Résumé / Abstract Journal-club_Doctorants

Séminaire Doctorants / Seminar PhD students

« Galaxy evolution modelling with simulated images, Bayesian inference and dimensionality reduction through neural network. »

Florian Livet
Institut d'Astrophysique de Paris (Paris, France)

Nowadays, the study of galaxy evolution is fed with a large set of deep photometric surveys with long exposure time and a wide color range. The classic approach is to extract catalogs of galaxies from these surveys and to model how their luminosities, colors and sizes evolve with redshift. However, the catalogs are often incomplete (Malmquist bias, Eddington bias, confusion, cosmological dimming, stellar contamination, Galactic extinction, K-corrections), therefore the evolution models are often poorly constrained. These spatially-dependent selection effects interact with one another, but it is very hard to express in what extent. The classic approach is then an inverse problem which seeks to model these biases and to correct their effects from the extracted catalogs (Marzke 1998, Taghizadeh-Popp et al. 2015). Therefore, the models derived from these catalogs tend to be biased in a non-trivial way.

In order to avoid solving a hard inverse problem, another reliable technique is the forward-modeling (Carassou et al. 2017).

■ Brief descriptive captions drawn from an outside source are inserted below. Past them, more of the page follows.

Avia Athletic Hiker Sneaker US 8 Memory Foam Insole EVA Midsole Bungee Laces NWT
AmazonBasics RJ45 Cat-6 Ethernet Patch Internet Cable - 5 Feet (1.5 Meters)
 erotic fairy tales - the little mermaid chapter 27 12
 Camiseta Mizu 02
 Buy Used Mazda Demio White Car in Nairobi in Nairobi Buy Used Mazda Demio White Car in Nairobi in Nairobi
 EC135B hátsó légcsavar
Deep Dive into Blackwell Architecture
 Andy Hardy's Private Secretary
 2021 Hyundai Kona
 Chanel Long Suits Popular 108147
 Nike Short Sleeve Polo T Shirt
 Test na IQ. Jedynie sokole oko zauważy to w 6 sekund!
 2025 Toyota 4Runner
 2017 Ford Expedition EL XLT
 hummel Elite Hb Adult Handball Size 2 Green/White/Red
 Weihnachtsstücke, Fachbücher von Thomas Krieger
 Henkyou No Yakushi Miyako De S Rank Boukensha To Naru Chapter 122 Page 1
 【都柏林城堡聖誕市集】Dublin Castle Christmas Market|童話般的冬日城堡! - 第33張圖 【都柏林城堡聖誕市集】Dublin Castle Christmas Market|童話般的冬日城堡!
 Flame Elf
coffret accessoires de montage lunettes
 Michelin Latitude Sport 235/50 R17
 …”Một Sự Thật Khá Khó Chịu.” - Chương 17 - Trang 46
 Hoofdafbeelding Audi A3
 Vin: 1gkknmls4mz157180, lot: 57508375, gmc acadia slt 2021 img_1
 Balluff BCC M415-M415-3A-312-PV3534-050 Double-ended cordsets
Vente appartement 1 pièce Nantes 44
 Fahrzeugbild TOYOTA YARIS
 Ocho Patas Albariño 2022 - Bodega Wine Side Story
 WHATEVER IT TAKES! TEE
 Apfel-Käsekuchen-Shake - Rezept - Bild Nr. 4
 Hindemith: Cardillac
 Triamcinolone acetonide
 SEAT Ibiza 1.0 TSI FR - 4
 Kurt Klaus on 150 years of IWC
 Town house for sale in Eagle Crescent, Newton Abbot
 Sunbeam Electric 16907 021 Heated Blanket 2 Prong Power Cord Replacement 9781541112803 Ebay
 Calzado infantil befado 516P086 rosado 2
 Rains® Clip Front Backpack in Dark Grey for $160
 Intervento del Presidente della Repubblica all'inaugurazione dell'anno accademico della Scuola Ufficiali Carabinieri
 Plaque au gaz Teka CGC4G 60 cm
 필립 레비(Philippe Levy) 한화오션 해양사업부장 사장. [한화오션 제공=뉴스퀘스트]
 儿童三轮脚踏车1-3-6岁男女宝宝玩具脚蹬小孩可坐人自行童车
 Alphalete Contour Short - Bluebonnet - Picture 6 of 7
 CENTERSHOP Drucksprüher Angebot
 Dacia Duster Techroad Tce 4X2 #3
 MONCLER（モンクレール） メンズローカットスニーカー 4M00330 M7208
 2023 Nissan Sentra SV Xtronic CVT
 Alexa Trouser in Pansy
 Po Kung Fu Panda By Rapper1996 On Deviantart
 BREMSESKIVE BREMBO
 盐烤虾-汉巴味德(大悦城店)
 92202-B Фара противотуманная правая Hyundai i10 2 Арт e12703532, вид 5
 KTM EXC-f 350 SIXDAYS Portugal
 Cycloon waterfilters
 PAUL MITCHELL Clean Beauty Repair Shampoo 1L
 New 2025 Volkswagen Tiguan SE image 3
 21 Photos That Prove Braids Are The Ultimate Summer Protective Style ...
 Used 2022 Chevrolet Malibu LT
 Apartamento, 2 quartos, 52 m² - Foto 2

A list of modeled galaxies is passed through a virtual telescope, which is an exact copy of the telescope used for the real survey with the same characteristics and the same observational conditions. This virtual telescope uses the same filters, the same exposure time, thus leads to the same cosmological and instrumental biases described above. This method allows a direct comparison between a real deep survey passed through the real telescope and a simulated deep survey passed through the exact virtual copy of the real telescope. The key-point of this method is that the comparison is done in the observational space and consequently the same selection biases affect both the real and the simulated surveys.

Because of the high dimensionality of the problem, we use a deep learning method to reduce the dimension of the images in order to keep only the essential information: the neural network algorithm developped by Charnock et al. (2018) which seeks to maximize the Fisher information of the images. This allows us to understand the statistical impact of each parameter of our model on the information content of the images, and to optimize the model of galaxy evolution.